STORED DATA:
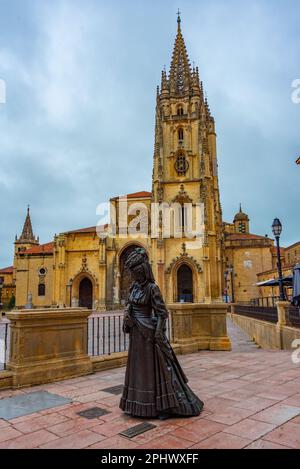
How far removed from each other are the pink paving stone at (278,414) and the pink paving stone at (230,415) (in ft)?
0.50

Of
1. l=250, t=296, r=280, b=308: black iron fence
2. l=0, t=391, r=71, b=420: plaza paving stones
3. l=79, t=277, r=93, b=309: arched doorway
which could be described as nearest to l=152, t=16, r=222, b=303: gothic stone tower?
l=250, t=296, r=280, b=308: black iron fence

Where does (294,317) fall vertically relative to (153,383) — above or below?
above

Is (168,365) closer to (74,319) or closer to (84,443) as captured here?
(84,443)

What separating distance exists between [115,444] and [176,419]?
100 centimetres

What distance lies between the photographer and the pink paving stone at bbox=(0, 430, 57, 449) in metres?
3.60

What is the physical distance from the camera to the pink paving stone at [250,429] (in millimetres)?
3730

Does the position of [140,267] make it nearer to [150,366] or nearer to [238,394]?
[150,366]

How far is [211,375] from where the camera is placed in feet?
22.1

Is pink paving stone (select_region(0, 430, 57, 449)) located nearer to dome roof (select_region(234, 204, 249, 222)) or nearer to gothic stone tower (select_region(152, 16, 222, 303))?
gothic stone tower (select_region(152, 16, 222, 303))

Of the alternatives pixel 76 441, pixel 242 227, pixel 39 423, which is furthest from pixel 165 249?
pixel 242 227

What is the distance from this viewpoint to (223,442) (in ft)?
11.6

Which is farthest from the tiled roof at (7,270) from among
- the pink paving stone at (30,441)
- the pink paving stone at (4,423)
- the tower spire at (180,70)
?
the pink paving stone at (30,441)

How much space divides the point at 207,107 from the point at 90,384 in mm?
54900
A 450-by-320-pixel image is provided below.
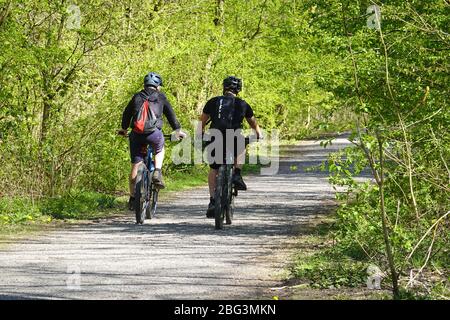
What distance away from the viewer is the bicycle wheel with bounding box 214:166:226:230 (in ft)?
46.6

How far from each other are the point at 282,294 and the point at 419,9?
5091mm

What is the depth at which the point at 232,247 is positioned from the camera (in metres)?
12.6

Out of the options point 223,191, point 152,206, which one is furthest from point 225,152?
point 152,206

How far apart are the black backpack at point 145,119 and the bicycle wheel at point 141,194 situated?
0.47 meters

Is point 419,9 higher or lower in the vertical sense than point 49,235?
higher

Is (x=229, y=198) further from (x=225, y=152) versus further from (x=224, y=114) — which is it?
(x=224, y=114)

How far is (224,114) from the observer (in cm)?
1470

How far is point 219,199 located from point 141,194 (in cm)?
108

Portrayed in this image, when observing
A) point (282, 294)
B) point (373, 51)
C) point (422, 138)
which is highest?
point (373, 51)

GOAL:
Reproduce all of the records above word for word, omitting the pictures.

REPLY:
How far removed from each other are the pink paving stone at (278,414) and the pink paving stone at (230,415) (in ft)?
0.50

Of
1. l=250, t=296, r=280, b=308: black iron fence
2. l=0, t=391, r=71, b=420: plaza paving stones
3. l=79, t=277, r=93, b=309: arched doorway
which could be described as nearest to l=152, t=16, r=222, b=303: gothic stone tower?
l=250, t=296, r=280, b=308: black iron fence

Where does (294,317) fall vertically relative to (153,383) — above or below?
above

Is (168,365) closer to (74,319) or closer to (84,443) as captured here?
(84,443)

What separating distance exists between [115,444] and [176,419]?
100 centimetres

What distance lies between the photographer and the pink paving stone at bbox=(0, 430, 57, 449) in metres?
3.60

What is the physical distance from the camera to the pink paving stone at [250,429] (in millimetres)?
3730

Does the position of [140,267] make it nearer to [150,366] or nearer to [238,394]?
[150,366]

How far is [211,375] from where the camera is placed in feet?
22.1

Is pink paving stone (select_region(0, 430, 57, 449)) located nearer to dome roof (select_region(234, 204, 249, 222)) or nearer to gothic stone tower (select_region(152, 16, 222, 303))?
gothic stone tower (select_region(152, 16, 222, 303))

Of the alternatives pixel 76 441, pixel 242 227, pixel 39 423, which is furthest from pixel 165 249?
pixel 242 227

What is the distance from this viewpoint to (223,442) (in ft)?
11.6

Which is farthest from the tiled roof at (7,270) from among
- the pink paving stone at (30,441)
- the pink paving stone at (4,423)
- the tower spire at (180,70)
?
the pink paving stone at (30,441)

How much space divides the point at 207,107 from the point at 90,384 in mm?
54900
A 450-by-320-pixel image is provided below.
What distance away from the viewer is the bicycle wheel with bounding box 214:166:226:230 (in ft)?
46.6

How far from each other are the point at 282,294 and the point at 419,9?
5091mm

What is the depth at which the point at 232,247 is positioned from the camera (in metres)?
12.6

Out of the options point 223,191, point 152,206, which one is furthest from point 225,152?
point 152,206

How far apart are the black backpack at point 145,119 and the bicycle wheel at point 141,194 situated?
0.47 meters

Is point 419,9 higher or lower in the vertical sense than point 49,235?
higher

Is (x=229, y=198) further from (x=225, y=152) versus further from (x=224, y=114) — which is it?
(x=224, y=114)

How far is (224,114) from the observer (in cm)?
1470

How far is point 219,199 located from point 141,194 (in cm)?
108

Portrayed in this image, when observing
A) point (282, 294)
B) point (373, 51)
C) point (422, 138)
which is highest?
point (373, 51)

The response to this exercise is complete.